Supplied material:
######
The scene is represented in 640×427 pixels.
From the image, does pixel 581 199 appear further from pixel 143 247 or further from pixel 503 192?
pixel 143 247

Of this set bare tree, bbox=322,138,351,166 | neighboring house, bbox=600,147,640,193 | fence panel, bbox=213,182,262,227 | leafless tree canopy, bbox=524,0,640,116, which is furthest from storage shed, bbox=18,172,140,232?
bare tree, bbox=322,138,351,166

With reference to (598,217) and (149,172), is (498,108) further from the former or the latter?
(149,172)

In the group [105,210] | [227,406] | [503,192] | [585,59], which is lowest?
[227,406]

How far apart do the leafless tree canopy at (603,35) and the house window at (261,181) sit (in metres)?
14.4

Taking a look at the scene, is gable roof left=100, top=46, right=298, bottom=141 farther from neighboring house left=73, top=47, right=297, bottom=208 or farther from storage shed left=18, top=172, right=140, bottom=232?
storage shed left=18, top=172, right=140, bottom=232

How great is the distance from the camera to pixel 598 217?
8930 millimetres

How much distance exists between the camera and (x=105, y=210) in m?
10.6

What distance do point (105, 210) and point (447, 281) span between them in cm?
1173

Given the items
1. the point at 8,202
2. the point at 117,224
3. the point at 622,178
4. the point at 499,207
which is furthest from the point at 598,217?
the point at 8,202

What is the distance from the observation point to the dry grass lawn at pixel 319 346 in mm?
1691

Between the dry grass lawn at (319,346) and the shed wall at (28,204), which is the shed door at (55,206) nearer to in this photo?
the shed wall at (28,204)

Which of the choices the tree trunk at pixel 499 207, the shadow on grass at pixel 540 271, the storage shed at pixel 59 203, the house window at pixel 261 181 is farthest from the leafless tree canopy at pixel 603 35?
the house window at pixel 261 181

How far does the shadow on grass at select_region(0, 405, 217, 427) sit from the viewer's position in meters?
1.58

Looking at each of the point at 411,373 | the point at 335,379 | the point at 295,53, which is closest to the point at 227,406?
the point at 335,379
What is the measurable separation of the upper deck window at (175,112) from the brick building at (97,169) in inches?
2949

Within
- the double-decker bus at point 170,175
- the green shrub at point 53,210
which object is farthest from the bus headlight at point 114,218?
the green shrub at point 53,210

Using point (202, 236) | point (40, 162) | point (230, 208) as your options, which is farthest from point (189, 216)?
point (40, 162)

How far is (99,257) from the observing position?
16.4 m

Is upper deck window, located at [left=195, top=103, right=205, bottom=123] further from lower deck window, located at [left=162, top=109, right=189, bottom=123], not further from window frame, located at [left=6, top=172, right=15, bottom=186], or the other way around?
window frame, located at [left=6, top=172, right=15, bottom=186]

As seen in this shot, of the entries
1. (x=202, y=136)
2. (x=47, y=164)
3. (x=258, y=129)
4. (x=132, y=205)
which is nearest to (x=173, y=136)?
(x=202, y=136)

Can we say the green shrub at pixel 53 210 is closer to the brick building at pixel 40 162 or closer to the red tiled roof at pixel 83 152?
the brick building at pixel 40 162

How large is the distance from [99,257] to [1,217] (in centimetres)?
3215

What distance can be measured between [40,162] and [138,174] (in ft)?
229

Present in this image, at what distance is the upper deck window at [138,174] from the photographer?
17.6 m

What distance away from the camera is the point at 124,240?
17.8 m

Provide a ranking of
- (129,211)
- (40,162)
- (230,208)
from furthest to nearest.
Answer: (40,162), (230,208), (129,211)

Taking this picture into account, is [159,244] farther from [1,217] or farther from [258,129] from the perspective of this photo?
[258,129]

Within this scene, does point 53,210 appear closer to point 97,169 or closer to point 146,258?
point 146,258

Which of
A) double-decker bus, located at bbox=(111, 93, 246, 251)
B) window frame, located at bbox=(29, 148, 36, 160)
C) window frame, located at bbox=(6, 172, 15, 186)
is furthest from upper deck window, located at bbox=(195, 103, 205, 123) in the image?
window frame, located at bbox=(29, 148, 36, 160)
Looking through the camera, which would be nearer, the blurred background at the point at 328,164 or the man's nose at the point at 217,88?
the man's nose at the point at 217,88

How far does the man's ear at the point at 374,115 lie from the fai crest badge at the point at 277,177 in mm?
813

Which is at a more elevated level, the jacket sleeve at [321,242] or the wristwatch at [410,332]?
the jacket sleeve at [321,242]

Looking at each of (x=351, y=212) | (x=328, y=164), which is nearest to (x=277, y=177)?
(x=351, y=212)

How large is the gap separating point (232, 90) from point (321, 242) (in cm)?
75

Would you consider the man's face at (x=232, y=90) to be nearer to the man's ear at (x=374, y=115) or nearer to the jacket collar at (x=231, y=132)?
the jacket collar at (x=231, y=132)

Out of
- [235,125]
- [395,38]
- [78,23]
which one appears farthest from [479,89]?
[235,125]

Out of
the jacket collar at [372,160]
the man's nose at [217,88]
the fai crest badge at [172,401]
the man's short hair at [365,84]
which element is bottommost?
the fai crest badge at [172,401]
######
Copy out the part of the records that opens with the line containing "How large is the gap" and runs through the end of the records, keeping every line exactly as it stands.

How large is the gap separating point (232, 90) from point (321, 242) (in cm)?
75

Would you consider the man's face at (x=232, y=90) to be nearer to the man's ear at (x=374, y=115) or nearer to the jacket collar at (x=231, y=132)?
the jacket collar at (x=231, y=132)

Out of
- [235,125]
- [395,38]
- [78,23]
which one appears farthest from [479,89]?
[235,125]

Out of
the jacket collar at [372,160]
the man's nose at [217,88]
the fai crest badge at [172,401]
the man's short hair at [365,84]
which element is bottommost?
the fai crest badge at [172,401]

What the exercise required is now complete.